I won’t speak for Toole, but I think his argument is that this automated approach is not needed. That it makes more sense to build Better speakers and apply correction to minimum phase problems. These problems that arise in the stochastic region are likely not audible. Whatever correction is fixing may not matter much and runs the risk of making things worse. I e echoed this by saying that I have found that good speakers in a good room are often not helped even by Dirac. It’s effect is subtle or inaudible, and further testing would be needed to know that it’s subtle effect is good. I’ll have much more to say about this in the article with some citations for the claims I’m making.

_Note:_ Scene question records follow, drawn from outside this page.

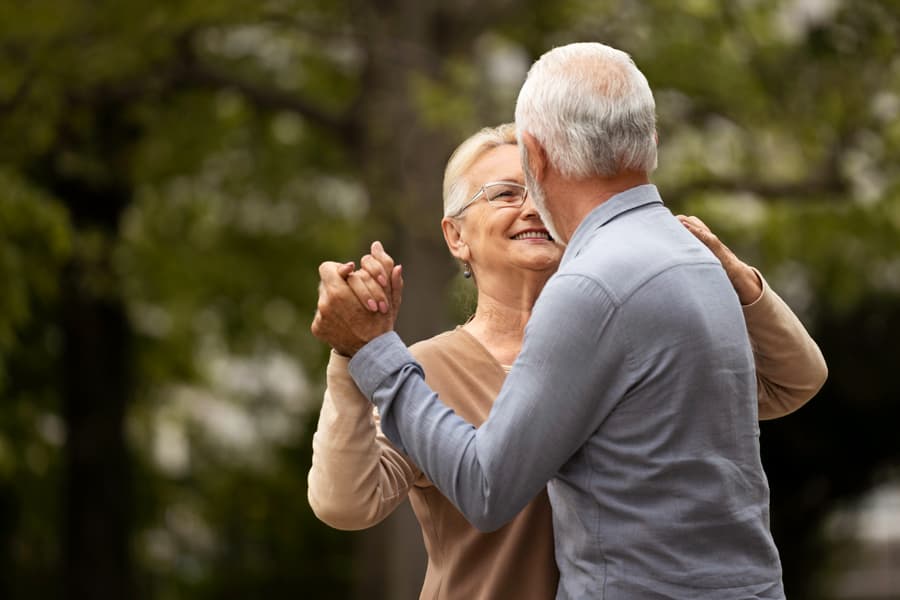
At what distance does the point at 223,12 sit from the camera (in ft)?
30.7

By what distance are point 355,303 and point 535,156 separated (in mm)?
375

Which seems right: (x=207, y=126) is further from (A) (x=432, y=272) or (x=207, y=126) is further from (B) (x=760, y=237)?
(B) (x=760, y=237)

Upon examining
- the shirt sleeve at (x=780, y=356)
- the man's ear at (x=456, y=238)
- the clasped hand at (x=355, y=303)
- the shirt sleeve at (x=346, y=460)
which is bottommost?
the shirt sleeve at (x=346, y=460)

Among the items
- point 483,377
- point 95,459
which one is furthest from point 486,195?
point 95,459

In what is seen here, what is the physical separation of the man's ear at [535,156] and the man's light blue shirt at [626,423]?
112 mm

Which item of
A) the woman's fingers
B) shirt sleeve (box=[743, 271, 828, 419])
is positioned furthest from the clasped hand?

Now what is my subjective experience? Subjectively i round it makes a big difference in sound. It’s hard to tell the improvement in the bass from the improvement everywhere else. To account for this I manually improve the bass using PEQ and establish room curves that the auto eq follows. That way the only correction is applied to the mid and high frequencies. I can easily toggle Dirac on and off (as I can with ARC, YPAO, and Audyssey. I find the benefit in the bass is almost always better, but i find that most of these can be bettered by me manually. Dirac being an exception. In the mid and high frequencies my experience has been that Dirac is the only one I found to be innocuous or an improvement. The rest were a mixed bag that I inevitably turned off (I have only used ARC on subs so I don’t know what it’s like). With poor speakers in poor rooms, often massive linear distortions or the response are the most audible detriment. In these cases all of them seem to make things better because they make the linear response more listenable.
But...I can’t help but go back to the fact that those are flawed speakers and rooms, that eq isn’t the solution. Yes it made it more listenable but it still was a bad system. Room correction can’t turn a bad speaker into the equivalent of a good one.
Why do I still use and like room correction? Well room curve and ease of use. It’s handy to have something that can correct the bass quickly and easily. Room curve, I like different curves sometimes. Different recordings may merit a different tonal balance (circle of confusion) and it can be a handy way to do that. Sure tone controls can too, but I like this approach. I also have no room correction other than in the bass on my system right now, so I obviously go back and forth myself.